**EXERCISE DETAILS**
Look for the string "standard" in the data below, and copy each line that holds it.
[[ MATERIAL PROVIDED open ]]
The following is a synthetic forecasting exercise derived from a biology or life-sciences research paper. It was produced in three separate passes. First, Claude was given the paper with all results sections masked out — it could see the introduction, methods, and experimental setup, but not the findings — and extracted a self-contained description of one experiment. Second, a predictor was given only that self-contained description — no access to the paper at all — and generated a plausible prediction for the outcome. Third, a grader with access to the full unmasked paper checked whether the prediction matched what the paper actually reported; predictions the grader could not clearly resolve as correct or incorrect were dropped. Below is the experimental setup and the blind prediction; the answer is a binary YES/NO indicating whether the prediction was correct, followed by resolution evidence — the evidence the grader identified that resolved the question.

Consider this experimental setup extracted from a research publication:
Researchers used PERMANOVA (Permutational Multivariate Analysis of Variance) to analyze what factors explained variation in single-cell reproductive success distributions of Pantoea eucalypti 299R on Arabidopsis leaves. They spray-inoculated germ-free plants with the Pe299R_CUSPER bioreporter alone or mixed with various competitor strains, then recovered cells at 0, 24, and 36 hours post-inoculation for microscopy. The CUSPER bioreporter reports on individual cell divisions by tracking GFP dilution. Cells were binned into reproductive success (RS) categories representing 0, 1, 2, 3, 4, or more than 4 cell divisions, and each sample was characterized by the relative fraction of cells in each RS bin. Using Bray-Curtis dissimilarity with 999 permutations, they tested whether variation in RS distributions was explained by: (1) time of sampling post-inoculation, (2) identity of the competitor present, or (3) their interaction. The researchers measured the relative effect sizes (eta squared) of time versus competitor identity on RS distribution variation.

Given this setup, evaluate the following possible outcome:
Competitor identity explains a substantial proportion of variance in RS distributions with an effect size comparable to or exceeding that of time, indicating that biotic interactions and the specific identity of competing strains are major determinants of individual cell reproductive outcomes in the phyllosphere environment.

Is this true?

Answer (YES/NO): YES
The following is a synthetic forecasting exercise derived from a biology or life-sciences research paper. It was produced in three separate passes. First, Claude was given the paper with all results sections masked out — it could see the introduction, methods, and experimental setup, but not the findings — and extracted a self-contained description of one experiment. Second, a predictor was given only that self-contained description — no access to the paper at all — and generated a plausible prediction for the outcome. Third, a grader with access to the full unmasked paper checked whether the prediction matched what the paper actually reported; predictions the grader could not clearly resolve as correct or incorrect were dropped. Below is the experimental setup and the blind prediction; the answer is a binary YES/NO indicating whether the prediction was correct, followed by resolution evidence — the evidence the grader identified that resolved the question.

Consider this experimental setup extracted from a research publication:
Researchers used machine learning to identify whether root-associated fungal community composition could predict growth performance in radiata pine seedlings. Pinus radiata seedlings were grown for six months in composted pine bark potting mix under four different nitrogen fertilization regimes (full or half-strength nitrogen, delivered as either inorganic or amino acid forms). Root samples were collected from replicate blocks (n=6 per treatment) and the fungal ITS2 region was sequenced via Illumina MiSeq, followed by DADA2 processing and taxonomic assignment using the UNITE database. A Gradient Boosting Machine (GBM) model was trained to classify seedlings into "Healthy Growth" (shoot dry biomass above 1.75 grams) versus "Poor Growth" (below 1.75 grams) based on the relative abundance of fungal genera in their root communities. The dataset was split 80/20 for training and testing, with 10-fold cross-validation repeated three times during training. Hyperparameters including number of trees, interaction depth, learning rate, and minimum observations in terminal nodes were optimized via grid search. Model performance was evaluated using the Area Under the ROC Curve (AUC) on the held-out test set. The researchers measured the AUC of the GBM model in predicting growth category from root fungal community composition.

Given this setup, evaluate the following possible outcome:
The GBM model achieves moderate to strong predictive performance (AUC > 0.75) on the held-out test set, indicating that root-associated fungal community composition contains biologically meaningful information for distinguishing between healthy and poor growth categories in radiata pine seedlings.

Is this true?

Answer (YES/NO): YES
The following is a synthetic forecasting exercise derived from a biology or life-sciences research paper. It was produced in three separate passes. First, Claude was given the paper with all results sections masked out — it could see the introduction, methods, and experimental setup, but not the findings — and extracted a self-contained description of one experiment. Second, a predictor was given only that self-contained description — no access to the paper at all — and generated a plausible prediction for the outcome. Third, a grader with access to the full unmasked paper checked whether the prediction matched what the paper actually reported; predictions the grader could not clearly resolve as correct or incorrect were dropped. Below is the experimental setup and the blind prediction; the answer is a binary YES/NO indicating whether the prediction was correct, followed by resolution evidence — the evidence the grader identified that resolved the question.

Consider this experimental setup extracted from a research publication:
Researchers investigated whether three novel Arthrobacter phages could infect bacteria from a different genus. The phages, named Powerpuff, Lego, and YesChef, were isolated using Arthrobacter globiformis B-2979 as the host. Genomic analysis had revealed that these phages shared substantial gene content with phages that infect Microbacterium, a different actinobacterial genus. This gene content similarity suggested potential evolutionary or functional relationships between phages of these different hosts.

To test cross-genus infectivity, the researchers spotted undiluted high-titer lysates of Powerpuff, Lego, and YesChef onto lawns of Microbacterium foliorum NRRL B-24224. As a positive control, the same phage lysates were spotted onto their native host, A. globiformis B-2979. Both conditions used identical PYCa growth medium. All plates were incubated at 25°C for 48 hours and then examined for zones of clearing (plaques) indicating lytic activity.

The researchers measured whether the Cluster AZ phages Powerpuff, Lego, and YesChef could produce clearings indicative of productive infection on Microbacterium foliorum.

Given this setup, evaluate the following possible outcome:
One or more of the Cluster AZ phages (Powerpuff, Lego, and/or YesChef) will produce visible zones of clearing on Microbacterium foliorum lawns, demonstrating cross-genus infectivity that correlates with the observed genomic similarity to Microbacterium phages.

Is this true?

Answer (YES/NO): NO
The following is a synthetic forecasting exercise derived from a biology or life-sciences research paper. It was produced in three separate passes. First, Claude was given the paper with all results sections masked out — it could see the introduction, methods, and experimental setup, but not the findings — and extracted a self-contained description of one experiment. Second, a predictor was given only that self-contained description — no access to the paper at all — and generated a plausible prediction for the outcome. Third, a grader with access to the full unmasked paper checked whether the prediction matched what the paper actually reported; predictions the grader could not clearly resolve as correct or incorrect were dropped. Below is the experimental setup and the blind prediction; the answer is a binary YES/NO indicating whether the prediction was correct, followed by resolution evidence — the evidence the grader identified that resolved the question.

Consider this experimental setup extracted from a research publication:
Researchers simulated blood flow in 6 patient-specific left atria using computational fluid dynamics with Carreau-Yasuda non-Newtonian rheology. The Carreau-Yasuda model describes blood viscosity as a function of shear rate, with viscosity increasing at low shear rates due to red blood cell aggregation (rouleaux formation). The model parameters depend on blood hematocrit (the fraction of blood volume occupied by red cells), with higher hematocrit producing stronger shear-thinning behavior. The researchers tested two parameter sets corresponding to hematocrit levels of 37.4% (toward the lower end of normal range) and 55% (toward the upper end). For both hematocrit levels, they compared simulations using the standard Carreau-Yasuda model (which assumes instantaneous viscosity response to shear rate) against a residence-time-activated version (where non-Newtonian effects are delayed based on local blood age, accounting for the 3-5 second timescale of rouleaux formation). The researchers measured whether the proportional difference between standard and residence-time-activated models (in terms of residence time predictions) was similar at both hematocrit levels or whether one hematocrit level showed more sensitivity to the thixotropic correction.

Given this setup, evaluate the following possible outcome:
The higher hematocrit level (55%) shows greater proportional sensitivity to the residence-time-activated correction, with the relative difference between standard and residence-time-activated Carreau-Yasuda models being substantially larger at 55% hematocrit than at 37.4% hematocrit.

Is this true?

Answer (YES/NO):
[[ MATERIAL PROVIDED closed ]]
**PROBLEM SOLUTION**
Researchers simulated blood flow in 6 patient-specific left atria using computational fluid dynamics with Carreau-Yasuda non-Newtonian rheology. The Carreau-Yasuda model describes blood viscosity as a function of shear rate, with viscosity increasing at low shear rates due to red blood cell aggregation (rouleaux formation). The model parameters depend on blood hematocrit (the fraction of blood volume occupied by red cells), with higher hematocrit producing stronger shear-thinning behavior. The researchers tested two parameter sets corresponding to hematocrit levels of 37.4% (toward the lower end of normal range) and 55% (toward the upper end). For both hematocrit levels, they compared simulations using the standard Carreau-Yasuda model (which assumes instantaneous viscosity response to shear rate) against a residence-time-activated version (where non-Newtonian effects are delayed based on local blood age, accounting for the 3-5 second timescale of rouleaux formation). The researchers measured whether the proportional difference between standard and residence-time-activated models (in terms of residence time predictions) was similar at both hematocrit levels or whether one hematocrit level showed more sensitivity to the thixotropic correction.
The higher hematocrit level (55%) shows greater proportional sensitivity to the residence-time-activated correction, with the relative difference between standard and residence-time-activated Carreau-Yasuda models being substantially larger at 55% hematocrit than at 37.4% hematocrit.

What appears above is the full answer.